Kolejnym krokiem w stronę dekarbonizacji lotnictwa jest wdrożenie paliw alternatywnych. SAF, choć nadal drogie, ma potencjał, by ograniczyć emisje dwutlenku węgla nawet o 80 proc. w cyklu życia paliwa. Jednak na dzień dzisiejszy, ich wykorzystanie pozostaje marginalne – w 2022 roku jedynie pół miliona z 28 milionów lotów na całym świecie korzystało z ekologicznych paliw. W Unii Europejskiej, zgodnie z programem ReFuelEU Aviation, od 2025 roku co najmniej 2 proc. paliwa lotniczego musi być ekologiczne, a ten udział ma wzrosnąć do 70 proc. do 2050 roku.

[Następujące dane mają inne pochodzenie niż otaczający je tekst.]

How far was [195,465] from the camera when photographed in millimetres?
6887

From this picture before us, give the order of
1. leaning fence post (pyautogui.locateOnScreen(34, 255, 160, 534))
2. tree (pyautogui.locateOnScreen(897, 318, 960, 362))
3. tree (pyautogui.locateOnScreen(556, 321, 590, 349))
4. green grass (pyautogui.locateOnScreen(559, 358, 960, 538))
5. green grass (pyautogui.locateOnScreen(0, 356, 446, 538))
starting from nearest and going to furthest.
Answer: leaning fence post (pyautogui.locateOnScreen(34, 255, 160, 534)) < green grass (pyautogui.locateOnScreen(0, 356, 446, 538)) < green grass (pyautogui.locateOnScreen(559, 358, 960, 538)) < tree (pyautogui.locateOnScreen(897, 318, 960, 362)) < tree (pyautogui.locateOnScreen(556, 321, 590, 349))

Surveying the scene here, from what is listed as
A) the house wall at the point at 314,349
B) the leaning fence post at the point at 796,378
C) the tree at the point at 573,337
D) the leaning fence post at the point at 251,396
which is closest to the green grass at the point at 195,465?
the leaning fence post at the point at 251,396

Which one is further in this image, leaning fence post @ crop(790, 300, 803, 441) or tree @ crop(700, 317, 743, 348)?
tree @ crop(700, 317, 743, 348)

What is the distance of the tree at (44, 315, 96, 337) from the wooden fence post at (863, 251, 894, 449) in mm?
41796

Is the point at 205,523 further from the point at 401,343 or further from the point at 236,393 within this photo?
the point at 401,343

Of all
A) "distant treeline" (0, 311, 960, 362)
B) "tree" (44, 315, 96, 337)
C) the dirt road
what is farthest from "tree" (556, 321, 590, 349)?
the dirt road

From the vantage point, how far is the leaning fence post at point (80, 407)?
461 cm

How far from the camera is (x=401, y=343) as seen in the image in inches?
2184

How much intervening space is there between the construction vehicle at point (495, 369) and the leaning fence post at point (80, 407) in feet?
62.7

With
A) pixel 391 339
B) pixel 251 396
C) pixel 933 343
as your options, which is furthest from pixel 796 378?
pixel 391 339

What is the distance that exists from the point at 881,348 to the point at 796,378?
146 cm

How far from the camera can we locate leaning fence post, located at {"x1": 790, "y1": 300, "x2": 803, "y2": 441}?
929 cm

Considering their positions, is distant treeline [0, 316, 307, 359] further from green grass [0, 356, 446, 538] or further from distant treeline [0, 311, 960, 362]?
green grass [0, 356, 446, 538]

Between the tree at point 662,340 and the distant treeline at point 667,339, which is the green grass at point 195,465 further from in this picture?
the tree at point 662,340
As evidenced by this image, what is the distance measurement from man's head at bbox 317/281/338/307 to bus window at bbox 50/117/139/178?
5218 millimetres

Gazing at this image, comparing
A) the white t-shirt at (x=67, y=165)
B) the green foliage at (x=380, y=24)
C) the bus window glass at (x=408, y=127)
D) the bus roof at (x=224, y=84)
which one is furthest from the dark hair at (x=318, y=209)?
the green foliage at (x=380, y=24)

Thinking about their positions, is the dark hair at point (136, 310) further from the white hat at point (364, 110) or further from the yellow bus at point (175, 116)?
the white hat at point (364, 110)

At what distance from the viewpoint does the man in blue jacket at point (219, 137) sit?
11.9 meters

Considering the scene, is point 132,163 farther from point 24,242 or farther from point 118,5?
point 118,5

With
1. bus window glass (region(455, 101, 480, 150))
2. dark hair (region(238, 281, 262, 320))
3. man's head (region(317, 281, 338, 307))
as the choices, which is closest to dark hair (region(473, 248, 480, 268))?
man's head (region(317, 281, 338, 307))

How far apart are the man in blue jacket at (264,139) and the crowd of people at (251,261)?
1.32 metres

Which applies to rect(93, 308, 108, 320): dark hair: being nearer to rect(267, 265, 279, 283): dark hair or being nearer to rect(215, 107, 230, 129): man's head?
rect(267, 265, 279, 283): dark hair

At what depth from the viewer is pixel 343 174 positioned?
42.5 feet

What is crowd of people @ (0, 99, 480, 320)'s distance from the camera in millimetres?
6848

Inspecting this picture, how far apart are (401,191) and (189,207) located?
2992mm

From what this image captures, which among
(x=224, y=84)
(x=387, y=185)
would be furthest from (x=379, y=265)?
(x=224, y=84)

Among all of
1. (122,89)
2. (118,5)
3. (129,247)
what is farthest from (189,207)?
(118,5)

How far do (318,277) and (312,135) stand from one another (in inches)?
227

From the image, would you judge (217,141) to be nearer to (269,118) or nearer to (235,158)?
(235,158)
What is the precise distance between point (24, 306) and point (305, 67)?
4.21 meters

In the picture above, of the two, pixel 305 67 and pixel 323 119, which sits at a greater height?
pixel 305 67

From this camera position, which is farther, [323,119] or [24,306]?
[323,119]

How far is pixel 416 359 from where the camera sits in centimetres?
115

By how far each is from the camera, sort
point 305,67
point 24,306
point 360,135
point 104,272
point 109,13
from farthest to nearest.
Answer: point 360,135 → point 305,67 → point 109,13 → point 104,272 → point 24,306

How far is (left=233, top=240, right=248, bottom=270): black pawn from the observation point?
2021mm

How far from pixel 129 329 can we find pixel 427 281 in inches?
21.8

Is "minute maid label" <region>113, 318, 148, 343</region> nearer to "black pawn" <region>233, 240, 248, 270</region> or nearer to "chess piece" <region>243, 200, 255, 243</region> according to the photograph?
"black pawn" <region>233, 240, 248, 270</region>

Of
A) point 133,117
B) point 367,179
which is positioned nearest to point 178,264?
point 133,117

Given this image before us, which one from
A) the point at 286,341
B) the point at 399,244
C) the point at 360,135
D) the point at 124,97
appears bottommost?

Przełomem w tej dziedzinie może być zastosowanie wodoru jako paliwa. W 2023 roku odbył się pierwszy transatlantycki lot samolotu pasażerskiego zasilanego wyłącznie paliwami alternatywnymi. Airbus planuje wprowadzenie na rynek pierwszego komercyjnego samolotu na wodór już w 2035 roku. Jednakże, jak podkreśla Pelissier, oprócz samolotów konieczne jest stworzenie odpowiedniej infrastruktury na lotniskach, która pozwoli na bezpieczne tankowanie i obsługę samolotów napędzanych wodorem.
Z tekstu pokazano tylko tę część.